We need a radical approach to address the sustainability of food production
Professor Giles Oldroyd is Russel R Geiger Professor of Crop Science at the Crop Science Centre.
In 2021 food production sits in conflict with the health of the planet: wild ecosystems, such as rainforests, are being converted to agriculture, and most of our food production relies on chemical inputs that have a negative impact on the natural environment. Smallholder farmers, many of whom are in sub-Saharan Africa, farm very sustainably, but are barely able to grow enough food to support themselves and their families. We have a polarisation in global farming, the richest farmers using extensive mechanisation and inputs to maximise productivity, while the poorest farmers farm very sustainably but lack the necessary productivity to support themselves. How, then, do we reinvent our food production systems to be both more sustainable and more equitable?
Back in the 1960s the green revolution brought new varieties of crops that were very productive, but highly dependent on the application of inorganic fertilisers. The impacts in South and East Asia were enormous, raising productivity and profitability for smallholder farmers in these regions. Norman Borlaug, the pioneer of the green revolution, won the Nobel Peace Prize in recognition of its impact on poverty reduction. However, the green revolution created problems with agricultural pollution, and its impact on the world’s most impoverished farmers has been very limited.

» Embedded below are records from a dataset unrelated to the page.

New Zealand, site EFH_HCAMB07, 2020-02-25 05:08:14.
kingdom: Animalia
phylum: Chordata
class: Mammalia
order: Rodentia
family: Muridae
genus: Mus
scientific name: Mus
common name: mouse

Biology provides an alternative to inorganic fertilisers. In the natural world, plants engage with beneficial micro-organisms that help with the capture of the nutrients, nitrogen and phosphorus. Thanks to incredible advances in genetics, we now have a deep understanding of how these beneficial microbial associations form.
My work, funded by the Bill and Melinda Gates Foundation and the Foreign, Commonwealth and Development Office, attempts to integrate these microbial systems into agriculture, as an alternative to the use of inorganic fertilisers. For instance, we are looking at ways in which we can bring fungal networks – where plants form associations with beneficial fungi that invade the plant roots and deliver nitrogen and phosphorus – into our farming systems, providing a route for soil preservation and reducing the need for fertilisers.

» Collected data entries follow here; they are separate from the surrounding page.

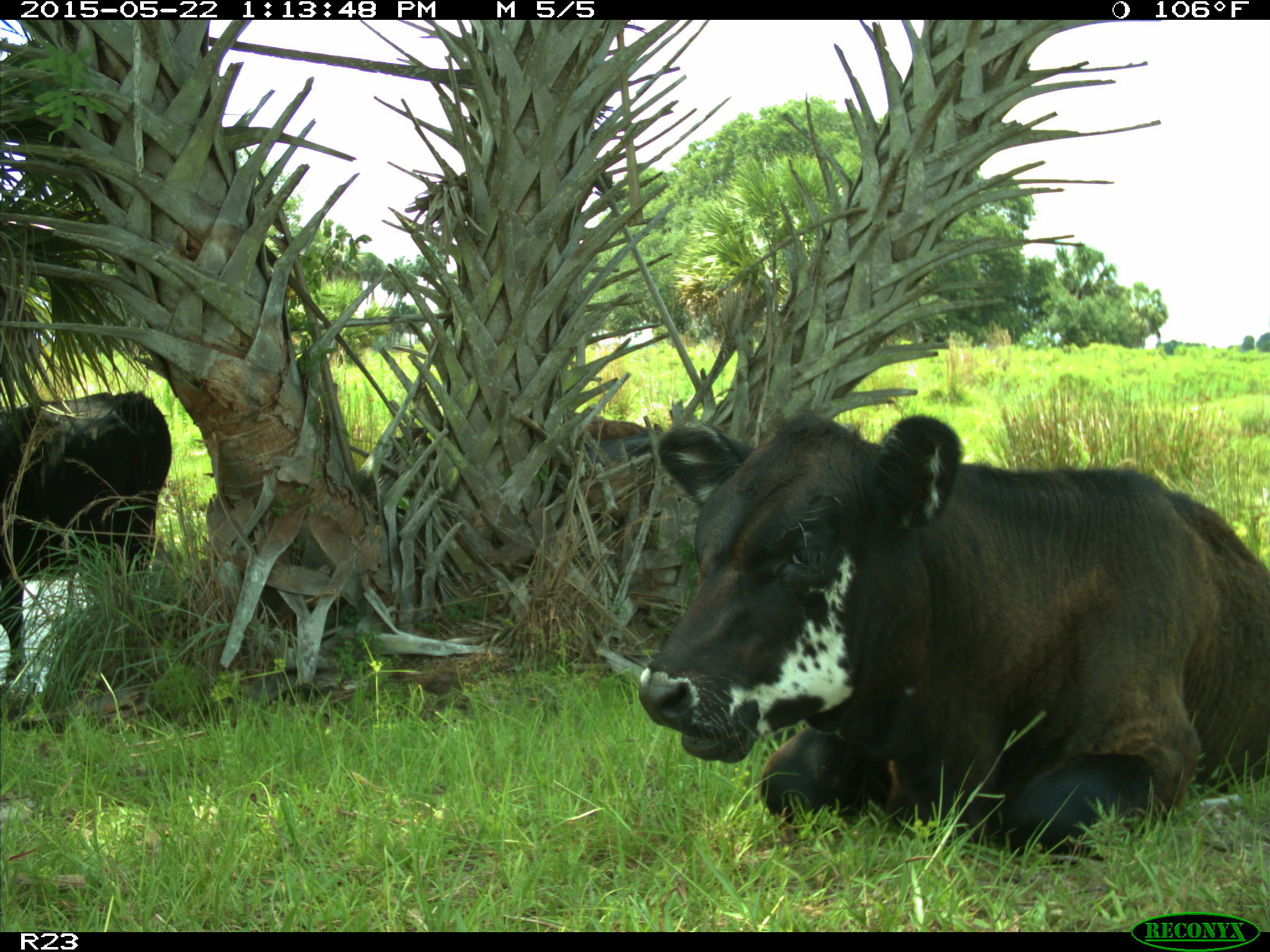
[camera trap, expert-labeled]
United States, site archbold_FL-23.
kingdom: Animalia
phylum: Chordata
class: Mammalia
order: Artiodactyla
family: Bovidae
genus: Bos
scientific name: Bos taurus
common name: domestic cow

We are also studying the role that some bacteria can provide, creating a completely sustainable source of agricultural nitrogen. We are trying to transfer the capability to fix atmospheric nitrogen to all crops, driving up productivity in a sustainable fashion. To achieve this, we need to use genetic modification. Legumes can do it, other crops can’t, so we have to move genes from peas to wheat. From my perspective, as far as safety goes, we eat these proteins when we eat peas; it doesn’t make any difference which plants you take them from. And the benefits for smallholder farmers would be enormous, while environmental benefits for the planet would be transformational.

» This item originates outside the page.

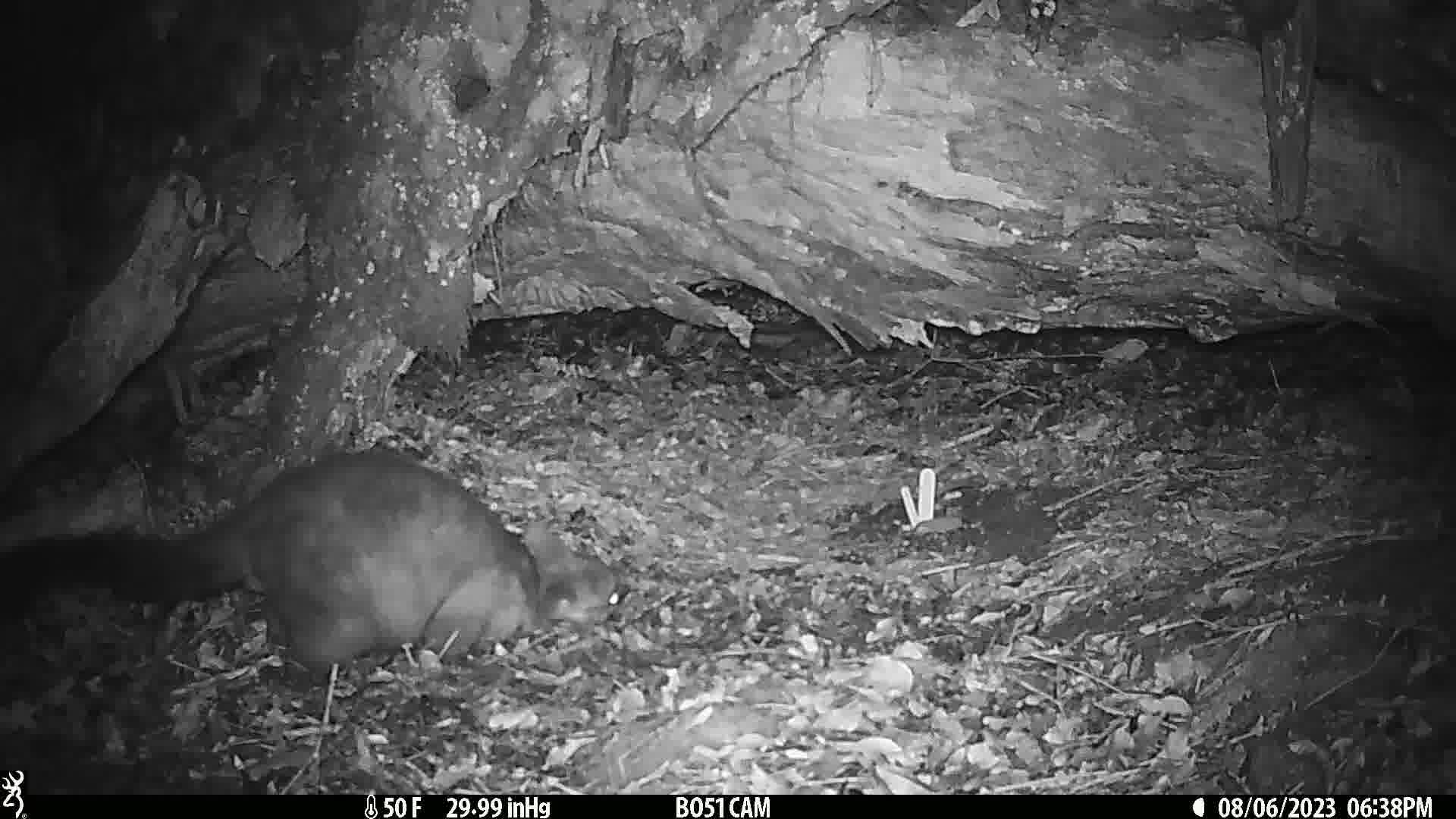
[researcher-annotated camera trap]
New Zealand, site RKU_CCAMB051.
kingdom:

Come 2050 we need a radically different farming system, one that can sustainably feed the world and one that works for all the world’s farmers, not just the richest. I find it extremely frustrating that the debate on food production has become polarised between technology versus organic.
I believe that a farming system that can deliver for the population and the planet will combine the best of all worlds: sustainable agronomy integrated with the technologies we need to achieve productivity. I feel inspired by regenerative agriculture and rewilding – they excite me for their potential to deliver space for nature and support sustainability in food production.
We need to use all the tools we have – both technological and natural – to achieve a world that is equitable and sustainable in its food production. The longer we stay in a polarised debate, the less time we have to deliver the step change we need in agriculture. And every day, we lose more acres of rainforest to agriculture.